• **WORK ITEM**: Everything in the listing below must be reproduced exactly, apart from its images.

• **SOURCE MATERIAL**:
━━━━━━━━━━━━━━━━

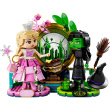 LEGO 75682 Wicked Elphaba und Glinda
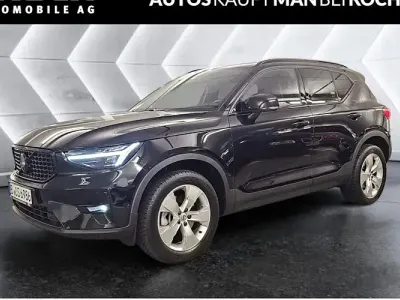 Usata Volvo XC40 Ultra 197 CV (144 kW) 2025 Nero SUV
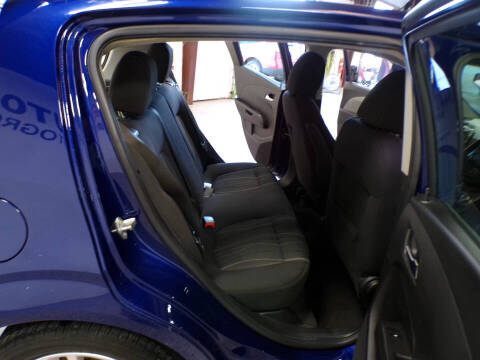 2014 Chevrolet Sonic LT Auto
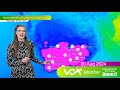 30 August 2024 | Vox Weather Forecast powered by Stage Zero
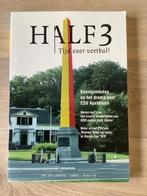 Voetbalboekje ‘ Half 3 ‘ Jaargang 1, nummer 1, Ophalen of Verzenden, Zo goed als nieuw, Boek of Tijdschrift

━━━━━━━━━━━━━━━━

• **ANSWER FOR THE TASK**:
 LEGO 75682 Wicked Elphaba und Glinda
 Usata Volvo XC40 Ultra 197 CV (144 kW) 2025 Nero SUV
 2014 Chevrolet Sonic LT Auto
 30 August 2024 | Vox Weather Forecast powered by Stage Zero
 Voetbalboekje ‘ Half 3 ‘ Jaargang 1, nummer 1, Ophalen of Verzenden, Zo goed als nieuw, Boek of Tijdschrift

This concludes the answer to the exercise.